Surplus Perdagangan Indonesia Turun pada Februari 2025, Ini Penjelasan Ekonom

Sebelumnya, Direktur Ekonomi Digital Celios, Nailul Huda menilai penurunan surplus neraca perdagangan Indonesia pada Februari 2025 menunjukkan pertumbuhan impor lebih cepat dibandingkan pertumbuhan ekspor. 

"Salah satu penyebabnya saya rasa dari sisi permintaan produk impor barang jadi meningkat seiring dengan masuk ke bulan Ramadan-Lebaran,” kata Huda kepada Liputan6.com, Jumat (21/3/2025).
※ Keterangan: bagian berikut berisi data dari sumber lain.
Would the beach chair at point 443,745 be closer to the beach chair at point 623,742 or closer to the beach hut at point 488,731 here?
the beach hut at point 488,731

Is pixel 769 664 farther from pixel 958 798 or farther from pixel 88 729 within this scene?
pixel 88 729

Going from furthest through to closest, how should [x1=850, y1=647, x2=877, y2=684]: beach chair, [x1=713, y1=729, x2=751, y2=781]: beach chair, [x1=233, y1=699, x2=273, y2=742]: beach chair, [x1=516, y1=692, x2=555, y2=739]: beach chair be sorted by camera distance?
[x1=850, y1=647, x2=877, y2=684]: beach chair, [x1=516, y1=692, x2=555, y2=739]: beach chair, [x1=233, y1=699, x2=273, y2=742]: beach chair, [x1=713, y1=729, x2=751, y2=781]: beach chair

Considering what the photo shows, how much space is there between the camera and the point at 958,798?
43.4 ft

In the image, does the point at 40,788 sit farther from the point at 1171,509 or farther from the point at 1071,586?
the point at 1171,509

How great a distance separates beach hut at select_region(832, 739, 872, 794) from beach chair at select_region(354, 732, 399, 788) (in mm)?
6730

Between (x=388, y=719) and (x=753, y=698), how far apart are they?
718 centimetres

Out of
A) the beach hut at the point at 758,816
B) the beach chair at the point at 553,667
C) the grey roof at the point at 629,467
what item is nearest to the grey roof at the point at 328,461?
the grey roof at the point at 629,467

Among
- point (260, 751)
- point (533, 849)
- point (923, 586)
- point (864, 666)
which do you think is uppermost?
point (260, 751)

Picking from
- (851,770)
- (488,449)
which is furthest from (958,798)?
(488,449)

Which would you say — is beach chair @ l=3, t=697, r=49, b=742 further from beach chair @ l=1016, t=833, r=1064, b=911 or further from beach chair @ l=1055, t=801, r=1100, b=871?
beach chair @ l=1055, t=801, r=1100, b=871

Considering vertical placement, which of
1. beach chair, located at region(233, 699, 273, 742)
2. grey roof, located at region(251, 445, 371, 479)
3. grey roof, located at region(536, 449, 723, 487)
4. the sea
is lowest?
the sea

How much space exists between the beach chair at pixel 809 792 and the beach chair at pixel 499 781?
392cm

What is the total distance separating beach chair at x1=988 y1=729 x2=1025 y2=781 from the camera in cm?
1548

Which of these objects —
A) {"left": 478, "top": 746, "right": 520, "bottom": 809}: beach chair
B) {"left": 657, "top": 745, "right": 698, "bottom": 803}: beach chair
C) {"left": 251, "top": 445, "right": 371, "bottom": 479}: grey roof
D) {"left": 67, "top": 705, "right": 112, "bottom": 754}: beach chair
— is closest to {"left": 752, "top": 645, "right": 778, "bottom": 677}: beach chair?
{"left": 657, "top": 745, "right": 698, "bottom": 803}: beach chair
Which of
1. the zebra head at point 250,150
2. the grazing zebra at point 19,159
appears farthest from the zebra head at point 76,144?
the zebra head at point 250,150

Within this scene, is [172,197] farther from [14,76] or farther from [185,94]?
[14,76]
Jika mengacu pada ketegangan tarif impor, Huda memperkirakan, ekspor Indonesia secara tahunan juga akan jauh lebih rendah.  "Tapi saya melihatnya dari sisi kenaikan impor dari sisi permintaan barang,” ujar dia.

Huda menyoroti, ekspor Indonesia sebagian besar ditopang oleh komoditas kopi yang sudah membaik secara produksi maupun permintaan global. 

Namun, perdagangan juga masih dibayangi oleh efek pelemahan nilai Rupiah. Di sisi lain, kondisi ini bisa membuat harga barang dari Indonesia juga lebih murah dibandingkan dengan negara lain. 

“Ketika harga barang lebih murah, pasti akan mendorong permintaan barang dari Indonesia. Maka dari itu, ekspor kita naik pesat di Februari mencapai 14 persen (secara YoY),” imbuh Huda.

3 dari 3 halaman

Ekspor Pertambangan Loyo jadi Penyebab Surplus Perdagangan RI Lebih Rendah

Indonesia mencatat penurunan surplus neraca perdagangan pada Februari 2025 hingga USD 0,38 miliar. Ekonom sekaligus Direktur Eksekutif CELIOS, Bhima Yudhistira mengungkapkan bahwa penurunan surplus perdagangan Indonesia salah satunya didorong oleh kinerja ekspor perdagangan yang menurun.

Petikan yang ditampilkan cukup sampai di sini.